Seewer’s third moto victory of the year was arguably his best. Gajser throttled the Honda for all it was worth in third gear and crawled all over the back of the Yamaha around the jumpy layout—that was again a challenging for overtaking—but Seewer was faultless and undaunted. The Swiss credited the small confidence boost provided by his first pole position of the season as a platform to forge his 1-3. He is now perfectly poised to vie for his second consecutive #2 championship finish.
If Seewer does leapfrog Cairoli in the third event of the week and the final fixture of the year on Sunday, then it will not detract from the Sicilian’s immense accomplishment on Wednesday of 14 top-three championship classifications in 17 years in Grand Prix.
“I don’t care too much about records but to think of something like that makes me really happy about what we have done,” he said. “If I’m still riding then [it’s because] I always want to finish on the podium; that’s the goal and I won’t ‘close the gates’ while that happens. I hope we can solve this knee problem quickly because it is bothering me quite a lot.”
4. New Faces, Old Faces
Yamaha’s Alessandro Lupino (sixth) shared some of the Italian spotlight with Cairoli by producing his very first top-three moto finish in the MXGP class. Along with riders like Brian Bogers (seventh) and former MX2 star Brent Van Doninck (ninth), Lupino made the right start and conquered the terrain that was especially slippery and tricky in the second moto.
Three of the riders that finished the races in Pietramurata have already announced their retirement at the end of this week and a fourth—Julien Lieber—had to cut short his career earlier in 2020 due to injury. There are question marks for several more, racers like Van Horebeek, Lupino, Arnaud Tonus, Valentin Guillod; all Grand Prix winners.

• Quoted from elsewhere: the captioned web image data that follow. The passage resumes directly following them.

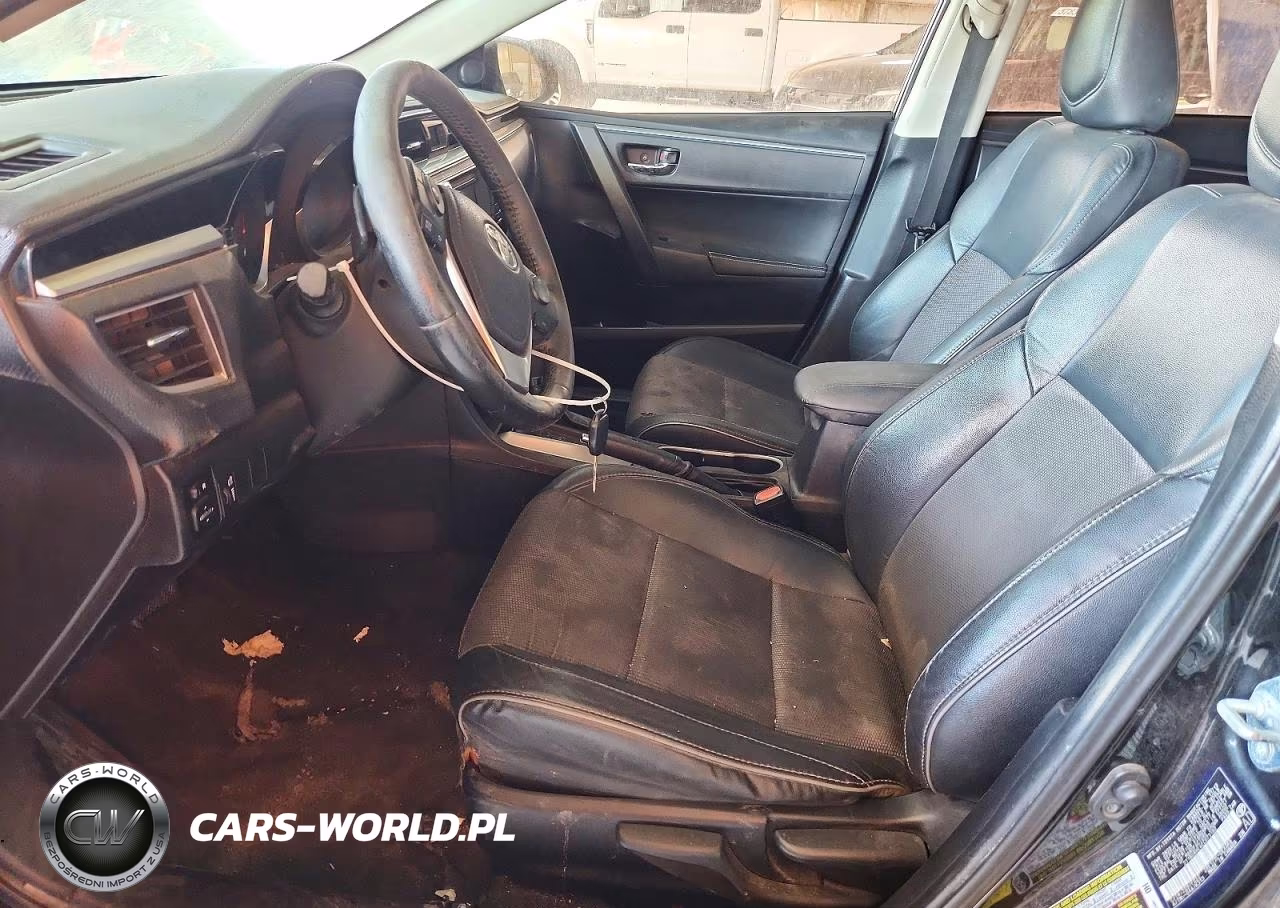 2014 Toyota Corolla S Plus VIN:2T1BURHE4EC073192 - 7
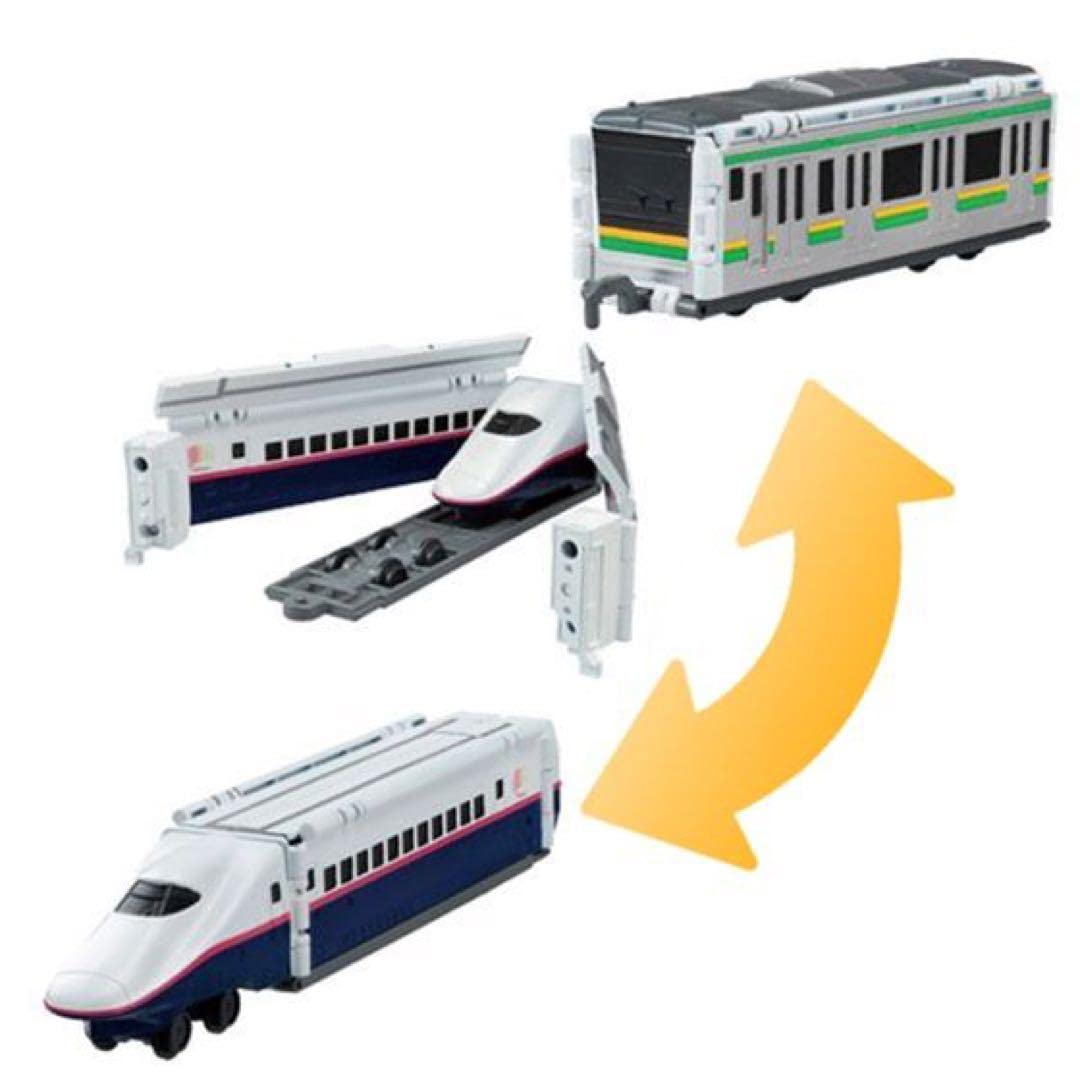 Amazon.co.jp: VooV(ブーブ) VL06 E233系東海道線E2系(0番台)新幹線 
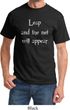 Mens Yoga Shirt Leap Tee T-Shirt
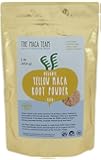 Raw Maca Root Powder Fresh From Peru - Certified Organic, Wildcrafted Harvest, Fair Trade, Gmo-free, Raw & Vegan, 1 Lb, 50 Servings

Some of the older guard are being squeezed by upcoming athletes from MX2 like the blossoming Watson and Rockstar Energy Husqvarna’s Thomas Kjer Olsen. The Dane’s starts were horrific on Wednesday, holding him to seventh overall (the 23-year-old must be partly relived to be leaving the 250 behind). The duo both still have a shot at third place in the championship. The slot is currently held by Maxime Renaux (fourth overall on Wednesday) who was part of an entertaining four-way Yamaha fight in the first moto. The Frenchman was joined by the factory riders Watson and Geerts as well as wild-card EMX250 European Champion Thibault Benistant. Renaux’s countryman once more showed that he is the brightest rider to watch on the European scene thanks to a lively and active style and a fearless mentality. Only a small mistake in the first moto that dumped him out of the Yamaha squabble ruined a potential surprise podium. Vialle, Renaux, Mathys Boisrame, and Benistant mean the French are ridiculously well-stocked for more glory in 2021.
Renaux’s closest threat for the bronze medal is Australian Jed Beaton who boosted his chances at Pietramurata with his only his third podium finish of the season and a decent comeback after the heavy start-straight crash he suffered in Belgium the previous week. The gap is 13 points with 50 to play for.